_WORK TO COMPLETE:_ Output every line of the rows below as a JSON array of strings, one string per line, skipping blank lines and leaving out the pictures.

──────── STORED ROWS ────────

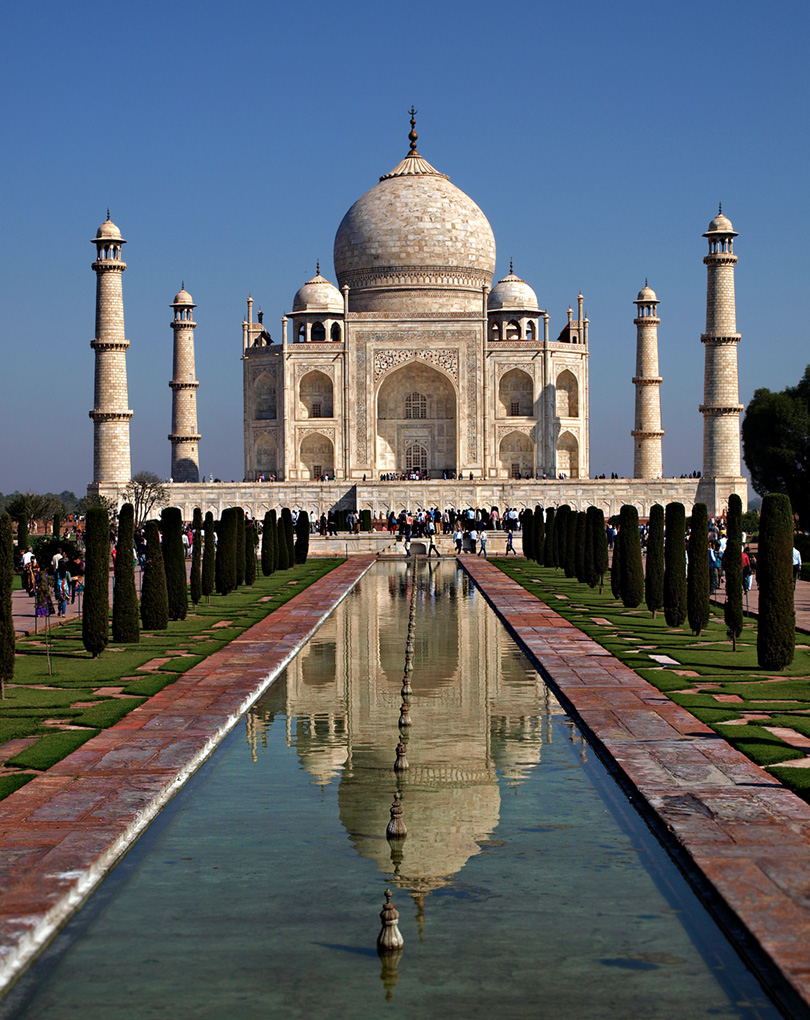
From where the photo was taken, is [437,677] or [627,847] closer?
[627,847]

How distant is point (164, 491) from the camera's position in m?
29.8

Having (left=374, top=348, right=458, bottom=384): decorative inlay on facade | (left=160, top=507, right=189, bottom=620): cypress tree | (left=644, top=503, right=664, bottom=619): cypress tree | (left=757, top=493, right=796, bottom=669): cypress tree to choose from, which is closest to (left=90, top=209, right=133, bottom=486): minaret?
(left=374, top=348, right=458, bottom=384): decorative inlay on facade

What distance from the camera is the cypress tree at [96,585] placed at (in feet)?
30.1

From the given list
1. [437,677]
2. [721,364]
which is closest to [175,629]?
[437,677]

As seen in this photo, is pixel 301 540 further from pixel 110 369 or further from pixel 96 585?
pixel 96 585

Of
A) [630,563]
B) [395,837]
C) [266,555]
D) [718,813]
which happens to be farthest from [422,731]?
[266,555]

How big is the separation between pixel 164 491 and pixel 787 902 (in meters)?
27.0

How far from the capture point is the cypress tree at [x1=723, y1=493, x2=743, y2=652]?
955 cm

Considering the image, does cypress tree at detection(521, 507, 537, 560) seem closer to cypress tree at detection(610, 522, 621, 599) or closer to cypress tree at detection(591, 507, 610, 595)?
cypress tree at detection(591, 507, 610, 595)

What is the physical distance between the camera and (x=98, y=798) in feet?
16.2

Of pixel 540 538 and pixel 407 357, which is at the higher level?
pixel 407 357

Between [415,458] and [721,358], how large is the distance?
870cm

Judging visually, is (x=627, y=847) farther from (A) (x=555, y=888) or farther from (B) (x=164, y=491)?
(B) (x=164, y=491)

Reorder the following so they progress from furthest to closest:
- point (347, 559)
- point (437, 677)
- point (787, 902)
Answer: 1. point (347, 559)
2. point (437, 677)
3. point (787, 902)
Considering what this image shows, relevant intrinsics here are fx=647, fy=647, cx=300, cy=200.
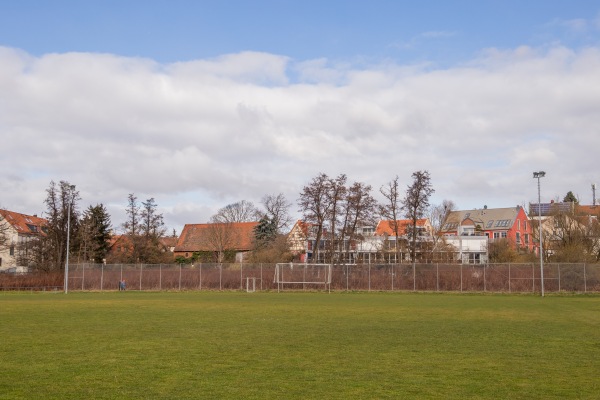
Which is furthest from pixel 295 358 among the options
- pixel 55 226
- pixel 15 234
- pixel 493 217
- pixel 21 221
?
pixel 493 217

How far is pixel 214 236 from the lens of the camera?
113m

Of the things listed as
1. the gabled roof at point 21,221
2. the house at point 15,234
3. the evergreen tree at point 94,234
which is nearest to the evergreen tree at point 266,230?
the evergreen tree at point 94,234

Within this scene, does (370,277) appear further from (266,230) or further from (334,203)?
(266,230)

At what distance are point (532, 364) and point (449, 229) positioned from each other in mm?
104561

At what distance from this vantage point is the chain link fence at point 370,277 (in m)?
58.4

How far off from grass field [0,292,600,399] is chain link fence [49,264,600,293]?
32.4 metres

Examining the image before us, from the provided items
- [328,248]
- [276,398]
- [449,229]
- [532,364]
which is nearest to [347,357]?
[532,364]

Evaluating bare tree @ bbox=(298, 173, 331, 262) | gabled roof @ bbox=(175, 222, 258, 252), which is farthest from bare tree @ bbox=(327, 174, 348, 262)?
gabled roof @ bbox=(175, 222, 258, 252)

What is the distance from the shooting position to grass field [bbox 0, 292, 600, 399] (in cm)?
1202

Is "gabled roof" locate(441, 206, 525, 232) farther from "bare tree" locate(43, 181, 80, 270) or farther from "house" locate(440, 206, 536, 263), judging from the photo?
"bare tree" locate(43, 181, 80, 270)

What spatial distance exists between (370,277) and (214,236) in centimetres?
5383

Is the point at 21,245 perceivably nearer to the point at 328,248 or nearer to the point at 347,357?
the point at 328,248

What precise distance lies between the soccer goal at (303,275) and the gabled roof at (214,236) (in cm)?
4649

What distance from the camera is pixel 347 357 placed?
16.4 metres
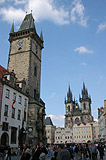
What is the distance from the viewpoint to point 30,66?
119 ft

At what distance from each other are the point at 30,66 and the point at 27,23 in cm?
1366

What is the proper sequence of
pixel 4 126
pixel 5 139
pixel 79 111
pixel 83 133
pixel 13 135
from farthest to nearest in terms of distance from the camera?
pixel 79 111
pixel 83 133
pixel 13 135
pixel 5 139
pixel 4 126

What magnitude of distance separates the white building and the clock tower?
1.79 m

────────

_EXERCISE ANSWER:_
[
  "From where the photo was taken, is [437,677] or [627,847] closer?",
  "[627,847]",
  "How distant is point (164, 491) from the camera's position in m?",
  "29.8",
  "Having (left=374, top=348, right=458, bottom=384): decorative inlay on facade | (left=160, top=507, right=189, bottom=620): cypress tree | (left=644, top=503, right=664, bottom=619): cypress tree | (left=757, top=493, right=796, bottom=669): cypress tree to choose from, which is closest to (left=90, top=209, right=133, bottom=486): minaret?",
  "(left=374, top=348, right=458, bottom=384): decorative inlay on facade",
  "What distance from the camera is the cypress tree at [96,585] placed at (in feet)?",
  "30.1",
  "From the given list",
  "1. [437,677]",
  "2. [721,364]",
  "which is closest to [175,629]?",
  "[437,677]",
  "As seen in this photo, is pixel 301 540 further from pixel 110 369 or further from pixel 96 585?",
  "pixel 96 585",
  "Of",
  "A) [630,563]",
  "B) [395,837]",
  "C) [266,555]",
  "D) [718,813]",
  "which happens to be farthest from [422,731]?",
  "[266,555]",
  "How big is the separation between pixel 164 491 and pixel 787 902 (in meters)?",
  "27.0",
  "How far from the capture point is the cypress tree at [x1=723, y1=493, x2=743, y2=652]?",
  "955 cm",
  "Considering the image, does cypress tree at detection(521, 507, 537, 560) seem closer to cypress tree at detection(610, 522, 621, 599) or closer to cypress tree at detection(591, 507, 610, 595)?",
  "cypress tree at detection(591, 507, 610, 595)",
  "What is the physical distance between the camera and (x=98, y=798) in feet?",
  "16.2",
  "Of pixel 540 538 and pixel 407 357, which is at the higher level?",
  "pixel 407 357",
  "Between [415,458] and [721,358], how large is the distance?",
  "870cm",
  "Judging visually, is (x=627, y=847) farther from (A) (x=555, y=888) or farther from (B) (x=164, y=491)?",
  "(B) (x=164, y=491)",
  "Reorder the following so they progress from furthest to closest:",
  "- point (347, 559)",
  "- point (437, 677)",
  "- point (787, 902)",
  "Answer: 1. point (347, 559)",
  "2. point (437, 677)",
  "3. point (787, 902)",
  "Considering what this image shows, relevant intrinsics here are fx=647, fy=647, cx=300, cy=200.",
  "Which is furthest from pixel 295 358 among the options",
  "- pixel 55 226",
  "- pixel 15 234",
  "- pixel 493 217",
  "- pixel 21 221",
  "?",
  "pixel 493 217",
  "How far is pixel 214 236 from the lens of the camera?",
  "113m",
  "Of the things listed as",
  "1. the gabled roof at point 21,221",
  "2. the house at point 15,234",
  "3. the evergreen tree at point 94,234",
  "which is nearest to the evergreen tree at point 266,230?",
  "the evergreen tree at point 94,234",
  "Within this scene, does (370,277) appear further from (266,230) or further from (334,203)?",
  "(266,230)",
  "At what distance are point (532, 364) and point (449, 229) positioned from each other in mm?",
  "104561",
  "At what distance from this vantage point is the chain link fence at point 370,277 (in m)?",
  "58.4",
  "How far off from grass field [0,292,600,399] is chain link fence [49,264,600,293]?",
  "32.4 metres",
  "Examining the image before us, from the provided items",
  "- [328,248]",
  "- [276,398]",
  "- [449,229]",
  "- [532,364]",
  "which is nearest to [347,357]?",
  "[532,364]",
  "Evaluating bare tree @ bbox=(298, 173, 331, 262) | gabled roof @ bbox=(175, 222, 258, 252), which is farthest from bare tree @ bbox=(327, 174, 348, 262)?",
  "gabled roof @ bbox=(175, 222, 258, 252)",
  "What is the distance from the shooting position to grass field [bbox 0, 292, 600, 399] (in cm)?",
  "1202",
  "Is \"gabled roof\" locate(441, 206, 525, 232) farther from \"bare tree\" locate(43, 181, 80, 270) or farther from \"house\" locate(440, 206, 536, 263), judging from the photo?",
  "\"bare tree\" locate(43, 181, 80, 270)",
  "What spatial distance exists between (370,277) and (214,236) in centimetres?",
  "5383",
  "Is the point at 21,245 perceivably nearer to the point at 328,248 or nearer to the point at 347,357?",
  "the point at 328,248",
  "What precise distance lies between the soccer goal at (303,275) and the gabled roof at (214,236) (in cm)?",
  "4649",
  "What distance from the camera is pixel 347 357 placed?",
  "16.4 metres",
  "What is the distance from the viewpoint to point 30,66?",
  "119 ft",
  "At what distance from each other are the point at 30,66 and the point at 27,23 in cm?",
  "1366",
  "What is the proper sequence of",
  "pixel 4 126",
  "pixel 5 139",
  "pixel 79 111",
  "pixel 83 133",
  "pixel 13 135",
  "from farthest to nearest in terms of distance from the camera?",
  "pixel 79 111",
  "pixel 83 133",
  "pixel 13 135",
  "pixel 5 139",
  "pixel 4 126",
  "What magnitude of distance separates the white building and the clock tower?",
  "1.79 m"
]